Someone really ought to find an original New Century rate sheet and submit it to the National Museum of American History - they probably have one of those sock-puppets from Pets.com, why not one of these?
The report details how, earlier in the decade, borrowers increasingly found themselves in subprime loans for one reason or another, such as, they had no money for a down payment or they really couldn't afford the place that they were going to "flip" in six months anyway.An analysis for The Wall Street Journal of more than $2.5 trillion in subprime loans made since 2000 shows that as the number of subprime loans mushroomed, an increasing proportion of them went to people with credit scores high enough to often qualify for conventional loans with far better terms.
Just another example of what Treasury Secretary Hank Paulson characterized as "innovation outrunning the government's ability to deal with it".
...
The surprisingly high number of subprime loans among more credit-worthy borrowers shows how far such mortgages have spread into the economy -- including middle-class and wealthy communities where they once were scarce. They also affirm that thousands of borrowers took out loans -- perhaps foolishly -- with little or no documentation, or no down payment, or without the income to qualify for a conventional loan of the size they wanted.
The analysis also raises pointed questions about the practices of major mortgage lenders. Many borrowers whose credit scores might have qualified them for more conventional loans say they were pushed into risky subprime loans.
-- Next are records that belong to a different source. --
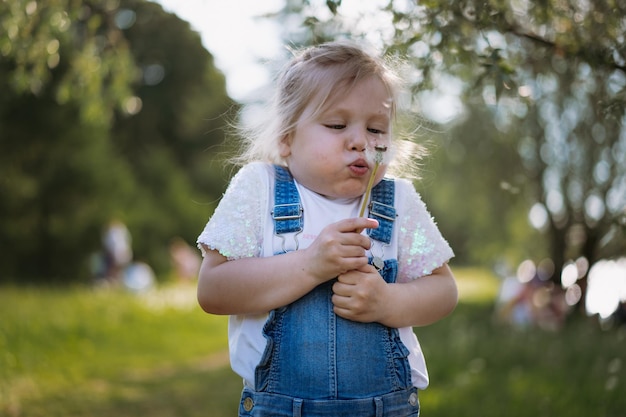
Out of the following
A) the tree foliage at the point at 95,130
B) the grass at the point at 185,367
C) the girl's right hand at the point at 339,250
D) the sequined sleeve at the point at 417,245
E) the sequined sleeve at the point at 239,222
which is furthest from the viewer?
the tree foliage at the point at 95,130

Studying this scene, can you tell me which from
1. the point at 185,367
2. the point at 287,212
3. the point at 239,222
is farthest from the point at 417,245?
the point at 185,367

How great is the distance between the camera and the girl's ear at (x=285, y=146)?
2295 mm

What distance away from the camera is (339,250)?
6.50 feet

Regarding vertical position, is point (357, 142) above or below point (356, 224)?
above

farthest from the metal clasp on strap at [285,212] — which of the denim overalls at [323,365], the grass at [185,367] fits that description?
the grass at [185,367]

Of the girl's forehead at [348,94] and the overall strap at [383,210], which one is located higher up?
the girl's forehead at [348,94]

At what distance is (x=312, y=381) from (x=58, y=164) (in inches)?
549

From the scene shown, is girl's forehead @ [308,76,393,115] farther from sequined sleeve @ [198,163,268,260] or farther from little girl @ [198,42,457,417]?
sequined sleeve @ [198,163,268,260]

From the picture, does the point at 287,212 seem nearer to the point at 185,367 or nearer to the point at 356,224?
the point at 356,224

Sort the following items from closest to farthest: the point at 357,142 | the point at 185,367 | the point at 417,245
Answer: the point at 357,142
the point at 417,245
the point at 185,367

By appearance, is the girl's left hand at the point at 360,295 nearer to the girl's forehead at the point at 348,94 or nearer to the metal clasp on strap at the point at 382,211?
the metal clasp on strap at the point at 382,211

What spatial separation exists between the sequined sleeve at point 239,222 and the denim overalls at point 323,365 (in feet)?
0.21

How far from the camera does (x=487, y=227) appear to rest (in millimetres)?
13250

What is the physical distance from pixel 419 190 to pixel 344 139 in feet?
21.5
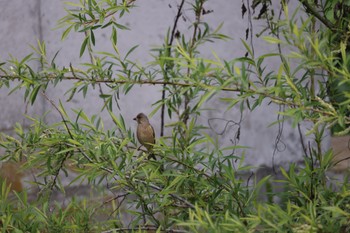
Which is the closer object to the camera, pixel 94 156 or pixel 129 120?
pixel 94 156

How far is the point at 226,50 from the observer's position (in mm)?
3984

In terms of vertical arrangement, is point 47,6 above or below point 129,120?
above

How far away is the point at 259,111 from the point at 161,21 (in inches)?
27.0

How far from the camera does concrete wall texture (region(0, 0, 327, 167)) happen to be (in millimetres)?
3953

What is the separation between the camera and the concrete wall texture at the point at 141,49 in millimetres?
3953

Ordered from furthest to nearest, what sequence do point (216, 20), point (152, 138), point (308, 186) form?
point (216, 20) < point (152, 138) < point (308, 186)

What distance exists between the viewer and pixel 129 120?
3.98 m

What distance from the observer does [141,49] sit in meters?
3.97

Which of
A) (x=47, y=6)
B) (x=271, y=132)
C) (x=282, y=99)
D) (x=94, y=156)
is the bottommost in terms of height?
(x=271, y=132)

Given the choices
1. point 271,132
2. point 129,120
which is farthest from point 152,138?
point 271,132

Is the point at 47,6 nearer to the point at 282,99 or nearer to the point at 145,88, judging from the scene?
the point at 145,88

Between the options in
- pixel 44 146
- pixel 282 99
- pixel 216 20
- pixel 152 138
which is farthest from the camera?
pixel 216 20

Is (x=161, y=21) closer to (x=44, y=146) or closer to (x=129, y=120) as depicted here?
(x=129, y=120)

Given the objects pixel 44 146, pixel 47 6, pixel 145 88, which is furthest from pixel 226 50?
pixel 44 146
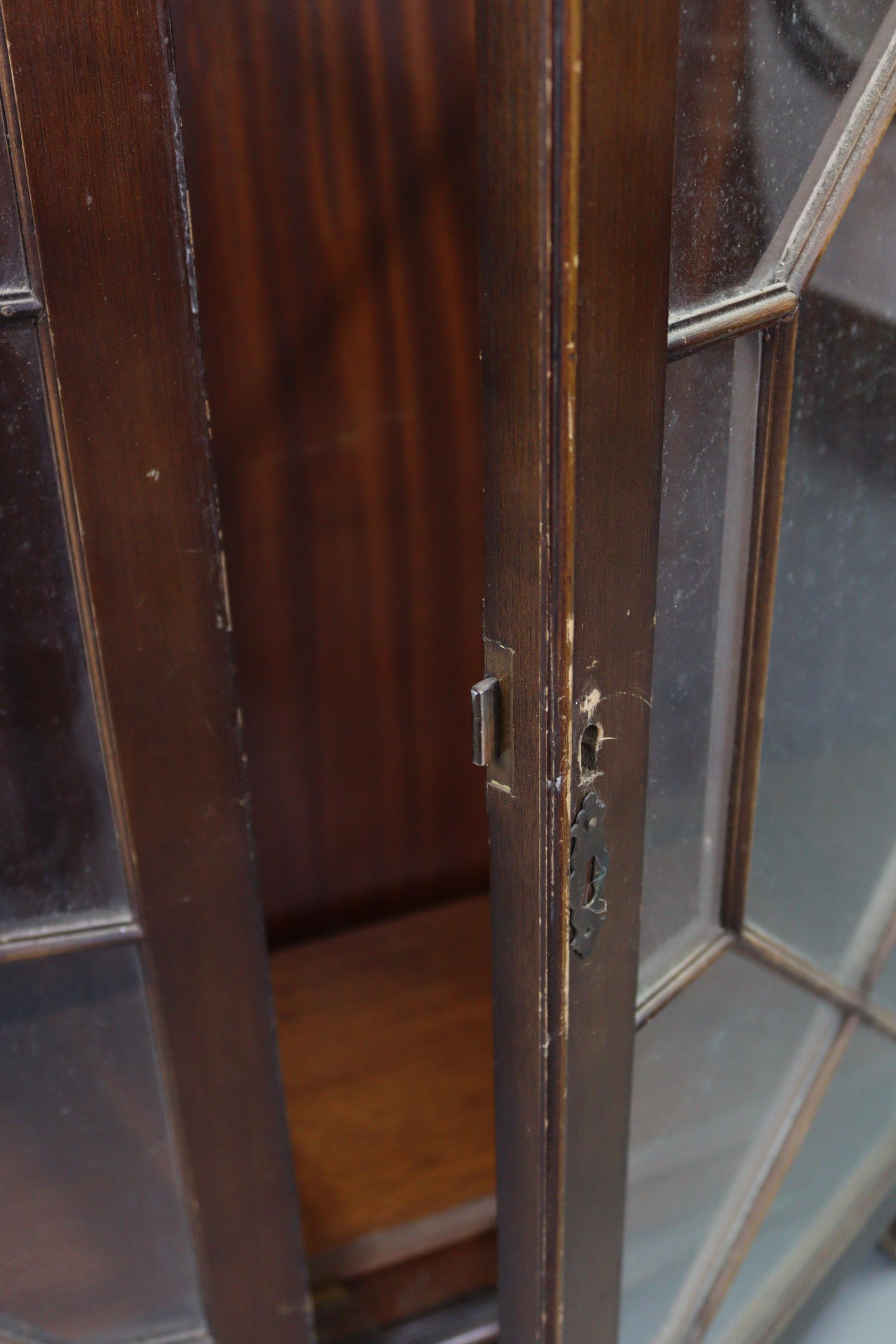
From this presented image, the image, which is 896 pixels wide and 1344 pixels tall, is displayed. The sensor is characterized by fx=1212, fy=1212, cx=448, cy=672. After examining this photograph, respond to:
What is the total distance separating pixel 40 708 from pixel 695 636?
1.37 feet

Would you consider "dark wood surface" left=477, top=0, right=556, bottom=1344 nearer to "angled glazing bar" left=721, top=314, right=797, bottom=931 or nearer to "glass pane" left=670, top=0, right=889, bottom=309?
"glass pane" left=670, top=0, right=889, bottom=309

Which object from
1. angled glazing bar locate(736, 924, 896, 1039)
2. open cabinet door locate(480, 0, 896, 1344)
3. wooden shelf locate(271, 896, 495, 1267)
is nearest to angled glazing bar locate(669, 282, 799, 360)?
open cabinet door locate(480, 0, 896, 1344)

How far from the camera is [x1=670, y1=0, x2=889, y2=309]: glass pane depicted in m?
0.59

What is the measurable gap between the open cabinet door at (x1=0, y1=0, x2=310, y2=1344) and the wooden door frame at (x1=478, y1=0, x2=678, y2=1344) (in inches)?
8.7

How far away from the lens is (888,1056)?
1.22 m

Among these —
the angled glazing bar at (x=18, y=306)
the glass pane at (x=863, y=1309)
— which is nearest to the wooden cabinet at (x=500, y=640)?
the angled glazing bar at (x=18, y=306)

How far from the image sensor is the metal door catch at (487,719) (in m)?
0.63

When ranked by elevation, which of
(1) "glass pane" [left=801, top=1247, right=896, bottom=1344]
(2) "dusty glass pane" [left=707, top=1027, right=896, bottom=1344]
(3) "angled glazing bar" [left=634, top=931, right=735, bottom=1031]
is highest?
(3) "angled glazing bar" [left=634, top=931, right=735, bottom=1031]

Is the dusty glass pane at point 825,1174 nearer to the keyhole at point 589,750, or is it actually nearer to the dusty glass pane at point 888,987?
the dusty glass pane at point 888,987

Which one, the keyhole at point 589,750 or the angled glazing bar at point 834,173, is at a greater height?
the angled glazing bar at point 834,173

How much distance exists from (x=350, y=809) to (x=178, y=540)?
0.90 meters

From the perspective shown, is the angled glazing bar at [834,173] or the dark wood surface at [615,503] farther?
the angled glazing bar at [834,173]

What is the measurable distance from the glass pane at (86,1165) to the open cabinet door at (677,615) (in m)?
0.28

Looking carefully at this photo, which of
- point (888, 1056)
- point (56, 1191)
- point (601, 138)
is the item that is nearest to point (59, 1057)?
point (56, 1191)
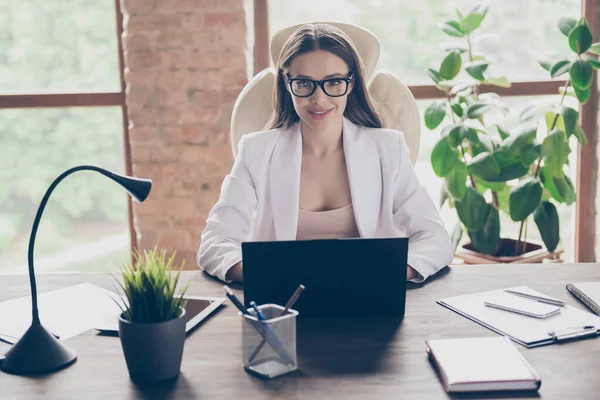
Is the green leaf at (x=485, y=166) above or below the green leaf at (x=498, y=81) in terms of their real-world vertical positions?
below

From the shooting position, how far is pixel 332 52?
1.85 metres

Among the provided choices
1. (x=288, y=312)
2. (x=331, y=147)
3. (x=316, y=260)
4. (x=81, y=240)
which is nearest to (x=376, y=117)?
(x=331, y=147)

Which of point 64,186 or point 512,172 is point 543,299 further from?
point 64,186

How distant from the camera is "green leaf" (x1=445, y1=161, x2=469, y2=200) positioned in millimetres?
2852

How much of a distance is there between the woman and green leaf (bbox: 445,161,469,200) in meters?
0.90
They say lenders or brokers aggressively marketed the loans, offering easier and faster approvals -- and playing down or hiding the onerous price paid over the long haul in higher interest rates or stricter repayment terms.
If the rate sheet were to be accepted by the museum, they could probably find a place for it near this display showing one of the alternative forms of "money" used during The Great Depression as seen on our last trip eastward.
Surely there are some interesting parallels between depression-era clamshell money and the troubles that are being seen with the mortgage mess today - none seem to come to mind at the moment.